Pembaca yang dirahmati
Alloh. Nafisah Binti Al-Hasan Rohimahalloh adalah seorang muslimah ahli ibadah,
zuhud, sangat taat pada Allah, serta sangat mudah dikabulkan do’a-do’anya. ia
sangat tekun dalam beribadah, hingga Allah memberikan padanya banyak kemuliaan.
Beliau adalah putri dari Al-Hasan bin Zaid bin Al-Hasan bin Ali bin Abi Thalib.

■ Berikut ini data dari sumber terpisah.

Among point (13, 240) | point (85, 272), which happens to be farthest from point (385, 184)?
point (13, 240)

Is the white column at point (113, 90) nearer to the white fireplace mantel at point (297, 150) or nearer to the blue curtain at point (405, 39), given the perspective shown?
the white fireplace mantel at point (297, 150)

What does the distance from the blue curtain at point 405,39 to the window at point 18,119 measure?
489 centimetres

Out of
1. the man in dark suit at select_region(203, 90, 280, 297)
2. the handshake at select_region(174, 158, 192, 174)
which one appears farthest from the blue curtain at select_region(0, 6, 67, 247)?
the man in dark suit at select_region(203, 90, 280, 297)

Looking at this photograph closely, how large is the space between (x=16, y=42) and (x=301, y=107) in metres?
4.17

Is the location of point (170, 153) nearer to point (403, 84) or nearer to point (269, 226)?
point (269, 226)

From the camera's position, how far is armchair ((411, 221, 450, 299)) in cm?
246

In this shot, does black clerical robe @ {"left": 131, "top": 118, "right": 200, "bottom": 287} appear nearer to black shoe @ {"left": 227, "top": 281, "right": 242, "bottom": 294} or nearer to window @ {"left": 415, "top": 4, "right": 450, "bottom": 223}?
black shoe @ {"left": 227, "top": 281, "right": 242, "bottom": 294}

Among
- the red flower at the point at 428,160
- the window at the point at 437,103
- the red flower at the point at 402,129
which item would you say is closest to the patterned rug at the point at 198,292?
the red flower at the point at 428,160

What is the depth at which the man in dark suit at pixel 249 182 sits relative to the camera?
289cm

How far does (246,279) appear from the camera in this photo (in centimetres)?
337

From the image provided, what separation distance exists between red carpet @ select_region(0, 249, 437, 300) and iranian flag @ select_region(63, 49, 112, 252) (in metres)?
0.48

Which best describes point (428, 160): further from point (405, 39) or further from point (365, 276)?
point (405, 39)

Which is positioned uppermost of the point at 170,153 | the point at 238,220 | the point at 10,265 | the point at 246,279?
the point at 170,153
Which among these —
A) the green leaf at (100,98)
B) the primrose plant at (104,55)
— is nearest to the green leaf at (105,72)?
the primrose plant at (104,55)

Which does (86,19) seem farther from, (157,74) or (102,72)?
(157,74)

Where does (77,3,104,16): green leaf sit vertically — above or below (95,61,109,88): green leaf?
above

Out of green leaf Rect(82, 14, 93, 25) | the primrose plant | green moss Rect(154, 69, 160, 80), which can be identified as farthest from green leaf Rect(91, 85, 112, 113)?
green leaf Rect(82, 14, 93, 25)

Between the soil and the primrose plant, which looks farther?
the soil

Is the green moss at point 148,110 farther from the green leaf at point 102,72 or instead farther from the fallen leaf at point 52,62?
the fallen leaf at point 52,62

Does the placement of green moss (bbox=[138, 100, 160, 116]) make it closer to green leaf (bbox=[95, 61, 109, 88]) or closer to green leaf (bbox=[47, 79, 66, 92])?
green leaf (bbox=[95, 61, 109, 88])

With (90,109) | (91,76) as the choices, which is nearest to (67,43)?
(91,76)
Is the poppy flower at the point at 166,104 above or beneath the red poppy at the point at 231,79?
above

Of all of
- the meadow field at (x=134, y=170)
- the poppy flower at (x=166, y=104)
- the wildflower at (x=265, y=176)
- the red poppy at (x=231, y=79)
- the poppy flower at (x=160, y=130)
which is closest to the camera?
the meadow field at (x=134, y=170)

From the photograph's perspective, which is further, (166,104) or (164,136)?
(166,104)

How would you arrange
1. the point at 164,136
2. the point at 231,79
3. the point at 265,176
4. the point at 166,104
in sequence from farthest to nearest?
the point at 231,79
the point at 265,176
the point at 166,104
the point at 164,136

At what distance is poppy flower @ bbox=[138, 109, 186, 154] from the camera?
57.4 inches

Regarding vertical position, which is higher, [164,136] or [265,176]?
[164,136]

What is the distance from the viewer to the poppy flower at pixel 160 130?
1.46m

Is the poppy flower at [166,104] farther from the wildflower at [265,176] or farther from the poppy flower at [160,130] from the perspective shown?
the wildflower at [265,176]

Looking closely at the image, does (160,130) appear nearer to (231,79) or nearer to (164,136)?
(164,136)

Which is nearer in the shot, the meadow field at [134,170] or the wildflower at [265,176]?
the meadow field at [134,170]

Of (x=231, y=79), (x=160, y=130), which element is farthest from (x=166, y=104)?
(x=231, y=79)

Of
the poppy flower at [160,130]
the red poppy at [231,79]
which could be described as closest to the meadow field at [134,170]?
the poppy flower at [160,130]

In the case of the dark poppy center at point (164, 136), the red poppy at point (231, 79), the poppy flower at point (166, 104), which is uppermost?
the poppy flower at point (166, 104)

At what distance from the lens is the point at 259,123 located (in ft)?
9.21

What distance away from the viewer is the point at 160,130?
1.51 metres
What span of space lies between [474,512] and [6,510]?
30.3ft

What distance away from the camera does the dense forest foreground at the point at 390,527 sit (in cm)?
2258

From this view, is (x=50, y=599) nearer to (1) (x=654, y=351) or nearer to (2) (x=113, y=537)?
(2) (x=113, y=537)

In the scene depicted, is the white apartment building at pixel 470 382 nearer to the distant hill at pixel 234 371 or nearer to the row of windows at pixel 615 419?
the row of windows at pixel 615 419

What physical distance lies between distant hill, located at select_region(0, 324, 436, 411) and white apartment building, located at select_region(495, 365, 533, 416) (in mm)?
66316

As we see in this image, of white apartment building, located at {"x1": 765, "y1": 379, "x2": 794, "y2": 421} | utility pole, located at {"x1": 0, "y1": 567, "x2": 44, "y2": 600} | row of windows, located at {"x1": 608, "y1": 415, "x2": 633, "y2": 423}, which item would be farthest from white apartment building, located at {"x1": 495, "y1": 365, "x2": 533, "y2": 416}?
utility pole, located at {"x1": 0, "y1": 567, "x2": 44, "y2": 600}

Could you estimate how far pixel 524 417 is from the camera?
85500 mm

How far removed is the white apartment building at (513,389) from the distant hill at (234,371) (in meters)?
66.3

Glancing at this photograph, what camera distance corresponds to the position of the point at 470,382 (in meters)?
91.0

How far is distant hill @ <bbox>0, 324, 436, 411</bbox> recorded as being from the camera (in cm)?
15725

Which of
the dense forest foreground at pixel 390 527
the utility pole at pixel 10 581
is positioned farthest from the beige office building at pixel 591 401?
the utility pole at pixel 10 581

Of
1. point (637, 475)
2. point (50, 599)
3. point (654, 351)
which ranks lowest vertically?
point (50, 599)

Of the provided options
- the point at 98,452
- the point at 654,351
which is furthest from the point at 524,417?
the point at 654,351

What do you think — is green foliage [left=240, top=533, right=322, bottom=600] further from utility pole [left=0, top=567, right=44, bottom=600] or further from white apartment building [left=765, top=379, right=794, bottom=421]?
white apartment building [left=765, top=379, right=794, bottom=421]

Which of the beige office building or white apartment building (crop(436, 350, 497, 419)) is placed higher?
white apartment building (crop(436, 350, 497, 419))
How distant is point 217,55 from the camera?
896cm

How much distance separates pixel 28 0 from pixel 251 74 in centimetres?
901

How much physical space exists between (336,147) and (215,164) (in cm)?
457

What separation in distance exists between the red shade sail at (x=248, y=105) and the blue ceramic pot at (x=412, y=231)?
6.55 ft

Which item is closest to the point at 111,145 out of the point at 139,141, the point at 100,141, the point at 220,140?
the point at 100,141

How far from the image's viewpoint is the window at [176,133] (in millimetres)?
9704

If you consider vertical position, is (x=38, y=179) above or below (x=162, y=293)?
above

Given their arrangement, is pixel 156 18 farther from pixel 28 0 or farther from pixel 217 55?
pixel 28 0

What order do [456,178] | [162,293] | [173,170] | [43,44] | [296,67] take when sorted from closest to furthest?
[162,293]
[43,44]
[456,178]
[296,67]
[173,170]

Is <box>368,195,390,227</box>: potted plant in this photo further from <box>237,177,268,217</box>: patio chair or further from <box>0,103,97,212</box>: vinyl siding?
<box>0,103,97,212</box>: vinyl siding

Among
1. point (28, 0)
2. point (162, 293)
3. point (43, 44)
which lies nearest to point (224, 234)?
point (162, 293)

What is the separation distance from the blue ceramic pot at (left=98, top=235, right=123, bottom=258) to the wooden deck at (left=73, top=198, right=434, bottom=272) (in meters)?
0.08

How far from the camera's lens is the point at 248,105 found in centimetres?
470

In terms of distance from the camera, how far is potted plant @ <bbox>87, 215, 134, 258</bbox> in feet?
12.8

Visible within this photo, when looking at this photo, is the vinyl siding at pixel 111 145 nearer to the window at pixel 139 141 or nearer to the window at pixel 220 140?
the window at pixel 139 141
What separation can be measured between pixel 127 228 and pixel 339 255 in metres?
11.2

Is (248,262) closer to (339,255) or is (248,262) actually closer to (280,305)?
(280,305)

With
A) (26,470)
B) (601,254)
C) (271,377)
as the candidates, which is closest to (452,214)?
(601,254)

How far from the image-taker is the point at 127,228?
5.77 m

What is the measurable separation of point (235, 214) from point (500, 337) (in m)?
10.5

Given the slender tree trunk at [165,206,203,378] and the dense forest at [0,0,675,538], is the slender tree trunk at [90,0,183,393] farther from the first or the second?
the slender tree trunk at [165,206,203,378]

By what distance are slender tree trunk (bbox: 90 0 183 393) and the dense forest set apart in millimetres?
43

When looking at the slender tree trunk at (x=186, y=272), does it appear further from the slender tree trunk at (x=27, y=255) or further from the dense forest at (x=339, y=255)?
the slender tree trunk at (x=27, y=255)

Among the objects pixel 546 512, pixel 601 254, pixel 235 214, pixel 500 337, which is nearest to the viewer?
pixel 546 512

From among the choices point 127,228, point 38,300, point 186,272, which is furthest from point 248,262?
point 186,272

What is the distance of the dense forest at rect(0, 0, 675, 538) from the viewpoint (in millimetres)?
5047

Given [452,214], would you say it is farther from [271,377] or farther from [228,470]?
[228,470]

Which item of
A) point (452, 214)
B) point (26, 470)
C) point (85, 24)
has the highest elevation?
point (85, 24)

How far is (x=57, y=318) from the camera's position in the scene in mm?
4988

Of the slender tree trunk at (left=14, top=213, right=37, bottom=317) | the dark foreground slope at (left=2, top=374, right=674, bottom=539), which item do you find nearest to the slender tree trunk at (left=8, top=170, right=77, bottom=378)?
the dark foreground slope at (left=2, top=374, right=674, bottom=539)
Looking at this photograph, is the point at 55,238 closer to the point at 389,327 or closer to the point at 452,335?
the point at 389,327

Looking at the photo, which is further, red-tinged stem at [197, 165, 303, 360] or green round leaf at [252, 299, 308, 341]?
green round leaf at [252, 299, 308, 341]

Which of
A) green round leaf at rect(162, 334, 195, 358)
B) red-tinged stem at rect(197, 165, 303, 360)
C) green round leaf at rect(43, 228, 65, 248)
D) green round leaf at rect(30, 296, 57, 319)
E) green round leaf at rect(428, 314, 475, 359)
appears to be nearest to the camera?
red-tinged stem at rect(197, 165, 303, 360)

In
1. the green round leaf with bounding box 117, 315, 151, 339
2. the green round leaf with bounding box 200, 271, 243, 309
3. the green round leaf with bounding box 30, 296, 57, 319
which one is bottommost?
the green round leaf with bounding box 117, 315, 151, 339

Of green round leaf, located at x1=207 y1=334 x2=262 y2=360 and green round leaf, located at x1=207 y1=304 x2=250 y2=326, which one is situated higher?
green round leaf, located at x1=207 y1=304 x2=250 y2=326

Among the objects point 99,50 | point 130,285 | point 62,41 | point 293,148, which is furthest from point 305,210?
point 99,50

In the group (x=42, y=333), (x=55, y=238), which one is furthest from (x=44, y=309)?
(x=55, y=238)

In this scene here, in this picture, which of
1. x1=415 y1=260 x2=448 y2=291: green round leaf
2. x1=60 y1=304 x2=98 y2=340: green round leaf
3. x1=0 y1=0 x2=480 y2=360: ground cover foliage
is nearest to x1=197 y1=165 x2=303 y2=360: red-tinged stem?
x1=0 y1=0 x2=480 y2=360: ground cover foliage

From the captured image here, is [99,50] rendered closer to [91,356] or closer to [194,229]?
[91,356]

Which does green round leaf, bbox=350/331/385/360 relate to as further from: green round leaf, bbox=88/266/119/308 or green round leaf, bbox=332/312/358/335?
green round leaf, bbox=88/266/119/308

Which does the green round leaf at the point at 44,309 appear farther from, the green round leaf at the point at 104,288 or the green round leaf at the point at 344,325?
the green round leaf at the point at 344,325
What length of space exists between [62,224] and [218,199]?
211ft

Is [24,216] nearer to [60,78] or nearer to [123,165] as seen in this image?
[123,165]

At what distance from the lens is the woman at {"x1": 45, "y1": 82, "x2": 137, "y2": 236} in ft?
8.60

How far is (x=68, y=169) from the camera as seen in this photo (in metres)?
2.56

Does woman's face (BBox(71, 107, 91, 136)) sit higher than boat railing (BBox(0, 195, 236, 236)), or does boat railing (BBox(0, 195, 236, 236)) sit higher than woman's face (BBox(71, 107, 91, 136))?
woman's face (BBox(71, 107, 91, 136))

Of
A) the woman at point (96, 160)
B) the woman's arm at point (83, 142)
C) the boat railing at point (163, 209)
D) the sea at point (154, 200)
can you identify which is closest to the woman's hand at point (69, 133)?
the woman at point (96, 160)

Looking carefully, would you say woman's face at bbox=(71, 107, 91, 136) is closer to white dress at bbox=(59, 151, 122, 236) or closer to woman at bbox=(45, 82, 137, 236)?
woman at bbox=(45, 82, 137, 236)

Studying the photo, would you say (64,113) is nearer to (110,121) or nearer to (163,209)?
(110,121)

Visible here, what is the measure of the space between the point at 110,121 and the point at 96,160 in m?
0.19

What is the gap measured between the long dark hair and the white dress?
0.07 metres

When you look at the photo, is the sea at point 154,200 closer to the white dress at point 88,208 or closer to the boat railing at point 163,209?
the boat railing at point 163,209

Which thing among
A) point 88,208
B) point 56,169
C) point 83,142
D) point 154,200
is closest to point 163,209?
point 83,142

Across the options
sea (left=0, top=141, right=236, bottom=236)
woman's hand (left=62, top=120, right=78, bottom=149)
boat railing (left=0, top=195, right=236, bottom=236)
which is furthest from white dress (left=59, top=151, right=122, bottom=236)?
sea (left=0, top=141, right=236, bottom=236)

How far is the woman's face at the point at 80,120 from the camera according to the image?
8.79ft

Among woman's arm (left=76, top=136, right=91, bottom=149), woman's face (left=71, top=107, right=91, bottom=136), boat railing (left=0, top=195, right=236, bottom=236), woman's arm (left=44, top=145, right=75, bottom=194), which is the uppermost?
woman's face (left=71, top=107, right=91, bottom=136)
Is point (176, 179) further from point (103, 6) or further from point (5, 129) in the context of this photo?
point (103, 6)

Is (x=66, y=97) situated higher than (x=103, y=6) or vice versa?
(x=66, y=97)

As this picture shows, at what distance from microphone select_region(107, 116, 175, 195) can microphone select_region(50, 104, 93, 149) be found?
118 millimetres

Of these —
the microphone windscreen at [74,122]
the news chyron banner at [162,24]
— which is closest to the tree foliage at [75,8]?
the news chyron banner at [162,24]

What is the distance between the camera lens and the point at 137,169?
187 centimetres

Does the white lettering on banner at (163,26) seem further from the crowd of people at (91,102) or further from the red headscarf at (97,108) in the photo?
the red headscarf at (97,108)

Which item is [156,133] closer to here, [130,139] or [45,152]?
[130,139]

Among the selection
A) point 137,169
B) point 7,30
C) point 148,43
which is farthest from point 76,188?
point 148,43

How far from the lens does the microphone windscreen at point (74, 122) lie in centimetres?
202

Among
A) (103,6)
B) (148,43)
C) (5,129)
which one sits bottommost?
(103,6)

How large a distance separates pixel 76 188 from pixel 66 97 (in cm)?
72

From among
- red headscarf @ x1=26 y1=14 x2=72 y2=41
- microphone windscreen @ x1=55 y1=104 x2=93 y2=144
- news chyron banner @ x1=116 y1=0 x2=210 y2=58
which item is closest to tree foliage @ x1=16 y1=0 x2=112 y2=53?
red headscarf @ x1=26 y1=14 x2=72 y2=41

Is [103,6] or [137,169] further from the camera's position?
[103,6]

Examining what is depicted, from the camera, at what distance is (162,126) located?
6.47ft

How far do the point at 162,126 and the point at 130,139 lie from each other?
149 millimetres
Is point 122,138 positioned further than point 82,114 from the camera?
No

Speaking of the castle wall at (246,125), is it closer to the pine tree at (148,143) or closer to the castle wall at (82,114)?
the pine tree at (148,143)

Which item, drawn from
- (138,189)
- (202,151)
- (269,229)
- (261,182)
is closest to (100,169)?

Dengan demikian, ia masih ada hubungan darah dengan Rosululloh Sholallohu
‘alaihi wasallam.
Nafisah dilahirkan
pada hari Rabu, tanggal 11 Rabiul Awwal pada tahun 145 Hijriah, di kota Makkah
Mukarramah. Ia memperoleh pendidikan pertama dari keluarganya yang shalih. Ia
telah hafal Al-Qur’an Di usia delapan tahun. Ibunya, Zainab putri dari Al-Hasan
bin Ali bin Abi Thalib, mendampinginya menuju kota Al-Madinah Al-Munawwarah,
untuk belajar di Masjid Nabawi bersama Muslimah lainnya. Hingga ia diberikan
julukan Nafisatul ‘Ilmi, sebelum sampai di usia pernikahannya. Selama hidup, ia
telah berhaji lebih dari 30 kali, dengan cara berjalan kaki dari Madinah ke
Mekkah.
Nafisah menikah
dengan Ishaq Al-Mu’tamin, putra dari Ja’far Ash-Shadiq Rohimahulloh di bulan
Rajab tahun 161 Hijriyah.
Nafisah
menghabiskan banyak waktunya di Masjid Nabawi. Ia pun menjadikan akhirat selalu
berada di hadapan matanya. Banyak melaksanakan shalat malam dan membaca
Al-Qur’an hingga ratusan kali. Ia biasa dibantu menyelesaikan pekerjaan rumahnya
oleh keponakannya. Kesholehahan Nafisah tergambar dari penuturan keponakannya ini, yang berkata,
“Aku melayani bibiku Sayidah Nafisah selama 40
tahun. Dan aku tidak pernah melihatnya tidur di malam hari, dan tidak
melihatnya kecuali selalu melazimkan puasa-puasa sunnah. Sampai aku bertanya kepadanya,
‘Apakah engkau tidak mengasihani dirimu sendiri, wahai Nafisah?’.
Kemudian Nafisah
menjawab. “Bagaimana aku mengasihani
diriku, padahal di depanku ada jurang yang tidak bisa dilewati kecuali oleh orang-orang
yang beruntung, karena ketaatannya kepada Alloh.’”
Keponakannya ini
pun mengatakan, “Bibiku hafal Al-Qur’an
dan bisa menafsirkannya. Ia selalu membaca Al-Qur’an sambil menangis.”
Pembaca yang
dirahmati Allah. Pada tahun 193 Hijriyah, Nafisah pindah ke kota Kairo di Mesir.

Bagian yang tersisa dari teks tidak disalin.